TORONTO (Reuters) - Canada's main stock index fell on Monday to its lowest level in nearly eight weeks as worries about the global economic outlook and a strengthening U.S. dollar weighed on energy and materials shares.

The Toronto Stock Exchange's S&P/TSX composite index ended down 174.49 points, or 0.8%, at 21,011.89, its lowest closing level since March 1.

The benchmark has lost more than 5% since notching a record intraday high on April 5, getting pulled into a global stocks selloff on worries about aggressive interest rate hikes by the U.S. Federal Reserve, soaring inflation and the Ukraine crisis denting economic growth.

The primary concern for investors has become "the impact of rising rates and recession possibilities," said Steve Palmer, chief investment officer at AlphaNorth Asset Management.

The Bank of Canada will likely consider another half-percentage-point rate increase in its next policy decision, Governor Tiff Macklem said, though he did not rule out an even larger move.

The safe-haven U.S. dollar scaled two-year peaks as a wave of risk aversion hit global markets, while the Chinese yuan tumbled on growing worries of an economic slowdown in the world's second-largest economy.

Extracted data -
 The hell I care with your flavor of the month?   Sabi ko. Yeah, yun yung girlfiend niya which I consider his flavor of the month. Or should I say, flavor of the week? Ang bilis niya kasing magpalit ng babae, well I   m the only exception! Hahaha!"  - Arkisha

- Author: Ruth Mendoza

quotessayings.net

--

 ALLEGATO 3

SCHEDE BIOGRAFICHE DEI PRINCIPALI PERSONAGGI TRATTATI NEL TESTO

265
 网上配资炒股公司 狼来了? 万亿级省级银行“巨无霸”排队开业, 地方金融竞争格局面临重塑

--

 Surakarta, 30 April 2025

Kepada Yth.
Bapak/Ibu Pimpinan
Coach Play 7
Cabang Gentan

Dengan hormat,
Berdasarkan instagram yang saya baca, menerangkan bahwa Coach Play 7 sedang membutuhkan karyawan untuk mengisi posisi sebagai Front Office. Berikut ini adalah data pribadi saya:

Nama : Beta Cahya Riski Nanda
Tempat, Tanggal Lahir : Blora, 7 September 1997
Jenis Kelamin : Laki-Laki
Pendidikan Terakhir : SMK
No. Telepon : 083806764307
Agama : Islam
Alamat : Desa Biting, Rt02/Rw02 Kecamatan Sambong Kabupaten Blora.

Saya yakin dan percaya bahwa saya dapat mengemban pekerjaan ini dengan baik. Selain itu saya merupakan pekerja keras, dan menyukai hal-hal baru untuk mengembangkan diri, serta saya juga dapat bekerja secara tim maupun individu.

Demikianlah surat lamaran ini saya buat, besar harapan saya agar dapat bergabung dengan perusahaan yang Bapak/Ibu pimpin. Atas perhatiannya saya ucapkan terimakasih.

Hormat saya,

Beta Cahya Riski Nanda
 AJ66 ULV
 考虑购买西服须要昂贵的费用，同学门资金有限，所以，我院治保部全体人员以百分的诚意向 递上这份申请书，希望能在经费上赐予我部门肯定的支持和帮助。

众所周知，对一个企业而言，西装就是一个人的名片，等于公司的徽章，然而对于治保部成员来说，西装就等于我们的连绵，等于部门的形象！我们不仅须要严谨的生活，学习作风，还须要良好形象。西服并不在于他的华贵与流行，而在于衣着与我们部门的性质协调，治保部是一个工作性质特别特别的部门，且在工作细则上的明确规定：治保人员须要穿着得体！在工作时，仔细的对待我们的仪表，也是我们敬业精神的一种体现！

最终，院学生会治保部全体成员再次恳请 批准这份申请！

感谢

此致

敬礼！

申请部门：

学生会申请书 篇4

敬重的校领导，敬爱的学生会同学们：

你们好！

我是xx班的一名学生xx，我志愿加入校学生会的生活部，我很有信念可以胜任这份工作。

Required work -
[A] How would this sentence from the Canadian stock market report read in French: "The Toronto Stock Exchange's S&P/TSX composite index ended down 174.49 points, or 0.8%, at 21,011.89, its lowest closing level since March 1."?
[B] Can you carry the Canadian stock market report forward from its last sentence?

Answers below -
[A] L'indice composé S&P/TSX de la Bourse de Toronto a clôturé en baisse de 174,49 points, soit 0,8 %, à 21 011,89, son plus bas niveau de clôture depuis le 1er mars.

[B]
A stronger U.S. dollar "is not good for commodity prices, particularly gold," Palmer said.

Gold fell 1.7% to about $1,897 per ounce, while the materials group, which includes precious and base metals miners and fertilizer companies, lost 3.1%.

The energy group also ended 3.1% lower, pressured by sliding oil prices. U.S. crude oil futures settled 3.5% lower at $98.54 a barrel.

Among sectors that gained ground was technology. It advanced 2.3% along with gains for U.S. technology shares as social media giant Twitter agreed to be bought by billionaire Elon Musk.

Toy manufacturer Spin Master Corp jumped 6.6% after Bank of Montreal upgraded the stock to "outperform."